The idea of creating a constantly changing subsurface model, capable of accepting new information from multiple sources and updating locally, is not simple. It has required significant modifications to tools considered current and state-of-the-art. Many of these changes are still in development, including new solutions for gridding and meshing, to enable placement of complex wellbores, hydraulically induced fractures, existing natural fractures and faults, to help enable local updates and refinement, based on new information.

As a project progresses, this becomes a single environment that captures and retains all of the information about the reservoir and is made accessible to the entire asset team. This enables more effective collaboration, and the use of the most current asset information for well and completion designs. It also enables observation of all existing wellbores and stimulation treatments, current wells drilled or completed, and future wells and completions planned. 

Well placement and planning. By using the subsurface model, higher-quality reservoir sections can be identified both regionally and stratagraphically, making it possible to identify higher-quality reservoir targets and improve well placement. 

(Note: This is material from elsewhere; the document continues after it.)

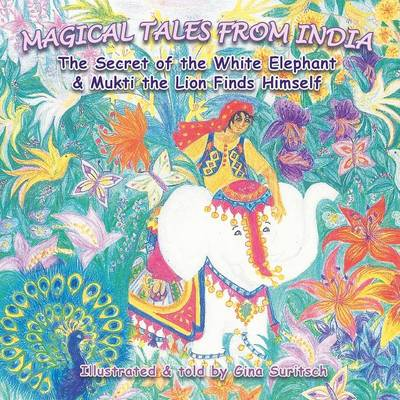 Magical Tales from India: The Secret of the White Elephant & Mukti the Lion finds Himself (Paperback)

The subsurface model can be used as a map during horizontal well planning. By mapping surfaces, and even specific facies, it is possible to plan a well trajectory more accurately, to maximize the wellbore contact with the best-quality reservoir. Understanding specific facies properties and gamma response can also enable a geosteering plan to help drillers identify where they are, and keep the well within the desired reservoir target.

Reservoir simulation. Simulation is integral for tying well and completion designs to well performance. Initial completion designs incorporate reservoir simulation, based upon the most relevant information available in the subsurface model and is used to help optimize the completion and fracture treatment design, based upon expected or modeled productivity. After the well has been completed and placed on production, the reservoir simulation tool can be used in a production history matching mode, making corrections to key reservoir and completion attributes, to help ensure that actual production results are simulated effectively.

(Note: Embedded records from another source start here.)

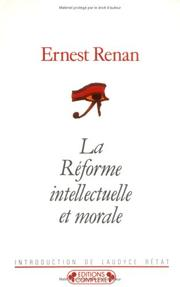 Cover of: La réforme intellectuelle et morale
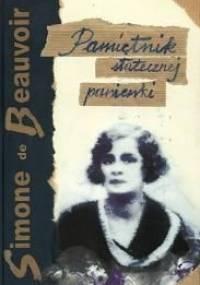 Simone de Beauvoir - Pamiętnik statecznej panienki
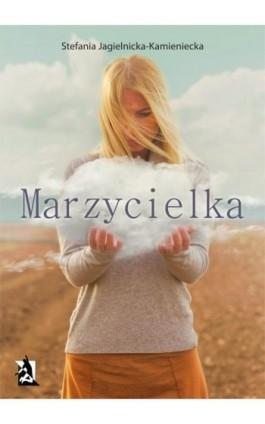 Marzycielka - Stefania Jagielnicka-Kamieniecka - Ebook - 978-83-8119-073-2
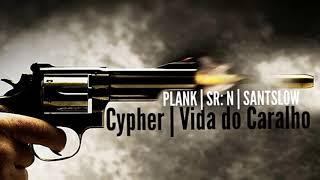 Cypher - Vida do Caralho  | SR: N | PLANK | SANTSLOW |   [Prod.: Thug Record's]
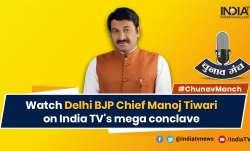 Manoj Tiwari in India tv Chunav Manch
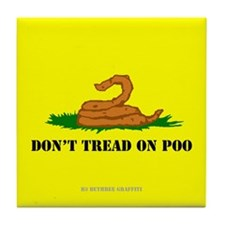 Don't Tread On Poo Tile Coaster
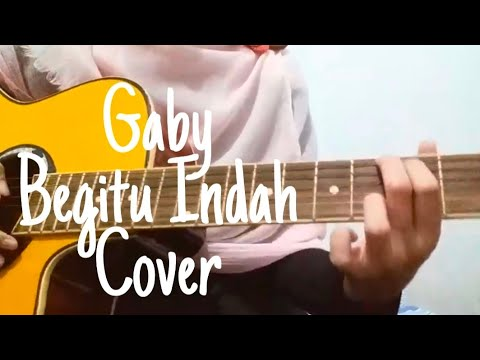 Gaby - Begitu Indah (Cover)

Under most normal circumstances, a reservoir study at this point would be completed. But in this case, it is only beginning, because the history-matched reservoir simulation model can be used to update and calibrate the properties in the subsurface model and hydraulic fracture simulation tool. This creates an iterative improvement process around reservoir model quality and hydraulic fracture design.

Hydraulic fracture simulation. The complexities of hydraulic fracturing with multiple stages, each with multiple fractures in a horizontal well, are becoming understood. If one considers this as multiple fractures competing for width within a highly stressed environment, the picture begins to take shape. Many of the modeling tools available today are based upon very basic assumptions, such as symmetric bi-wing fractures. However, when one considers the complex environment in which these horizontal wells are placed, this might no longer be a valid assumption, because stress interaction exists between adjacent fractures, fracturing stages, and even wellbores within a pad or infill development. Induced fractures tend to follow the path of least resistance, suggesting that new tools are necessary to model hydraulic fracture growth in this environment. Presently, the industry is beginning to observe that first-generation fracture design and simulation tools can help engineers model and understand fracture growth behavior in this complex environment, as well as aid better decision-making.

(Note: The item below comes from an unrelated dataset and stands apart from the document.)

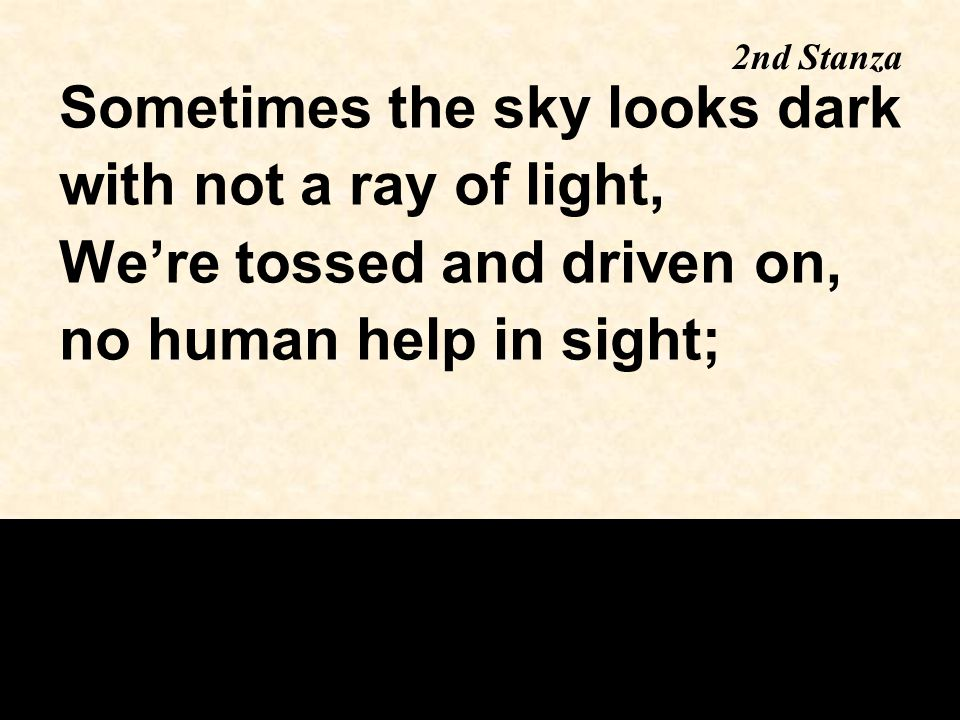 Sometimes the sky looks dark with not a ray of light, We're tossed and driven on, no human help in sight; 2nd Stanza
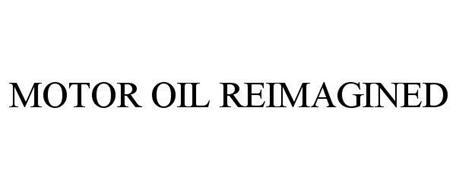 MOTOR OIL REIMAGINED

The coupling of these hydraulic fracture simulators with higher-end reservoir simulators can enable a very robust completions optimization process, making it possible to identify the fracture and reservoir characteristics that will have the greatest impact on well production.

Improved decision-making and planning. All of these tools are used within a collaborative environment to help engineers and geoscientists make better decisions about reservoir characterization, well placement, well and completion design (including fracture length and spacing, and stimulation treatment design), proppant size, concentration and volume. The ability to combine all of these with a common subsurface model, and incorporate all new reservoir, well, completion, and production information, provides the asset team with the most recent, advanced knowledge available to continuously improve well planning, drilling and completion throughout an asset’s life. This can speed up learning dramatically during exploration and appraisal. It also can help identify remediation and infield drilling opportunities during later development stages.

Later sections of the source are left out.